[Data items]
····················
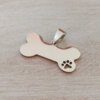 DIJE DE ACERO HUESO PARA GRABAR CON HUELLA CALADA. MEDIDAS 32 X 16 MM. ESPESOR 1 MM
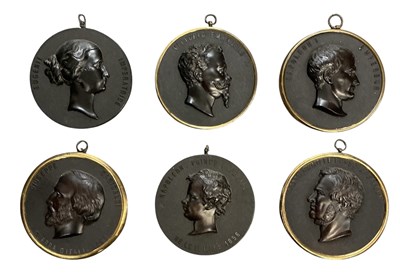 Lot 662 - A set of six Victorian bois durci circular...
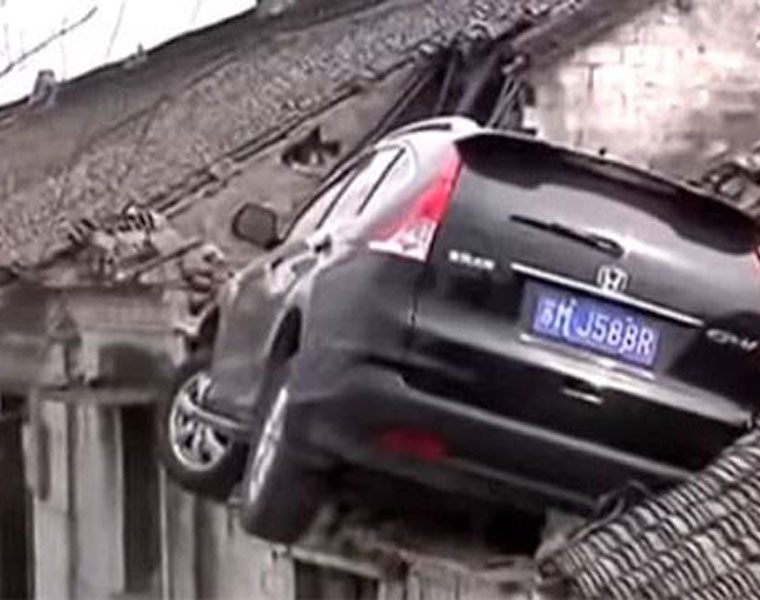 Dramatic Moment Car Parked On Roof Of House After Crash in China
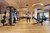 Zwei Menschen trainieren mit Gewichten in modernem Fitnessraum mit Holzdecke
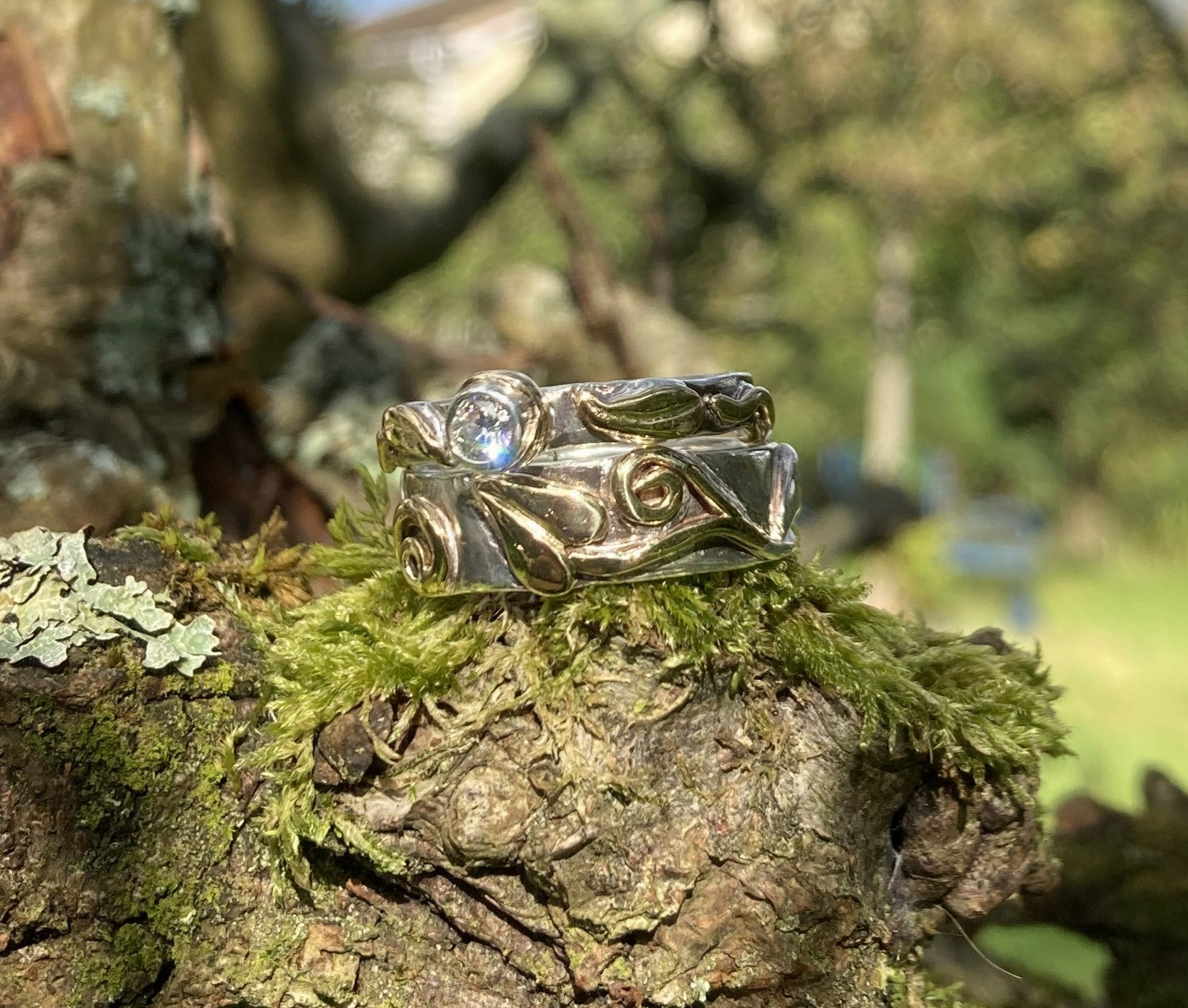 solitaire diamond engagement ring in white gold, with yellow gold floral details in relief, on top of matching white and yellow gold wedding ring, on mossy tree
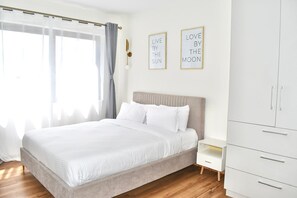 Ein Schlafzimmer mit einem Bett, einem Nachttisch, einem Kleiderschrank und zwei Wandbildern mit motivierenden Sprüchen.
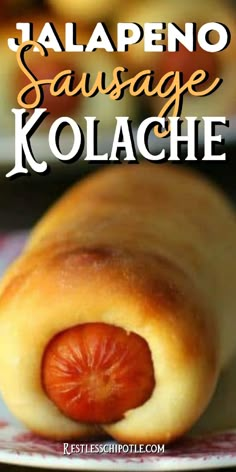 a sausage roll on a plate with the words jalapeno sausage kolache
····················
## What is expected
Convert the material above into a Markdown table with two columns, No. and Text, giving each line its own numbered row and skipping any blank lines. Leave the pictures out of the table.

## Expected answer
| No. | Text |
|---|---|
| 1 |  DIJE DE ACERO HUESO PARA GRABAR CON HUELLA CALADA. MEDIDAS 32 X 16 MM. ESPESOR 1 MM |
| 2 |  Lot 662 - A set of six Victorian bois durci circular... |
| 3 |  Dramatic Moment Car Parked On Roof Of House After Crash in China |
| 4 |  Zwei Menschen trainieren mit Gewichten in modernem Fitnessraum mit Holzdecke |
| 5 |  solitaire diamond engagement ring in white gold, with yellow gold floral details in relief, on top of matching white and yellow gold wedding ring, on mossy tree |
| 6 |  Ein Schlafzimmer mit einem Bett, einem Nachttisch, einem Kleiderschrank und zwei Wandbildern mit motivierenden Sprüchen. |
| 7 |  a sausage roll on a plate with the words jalapeno sausage kolache |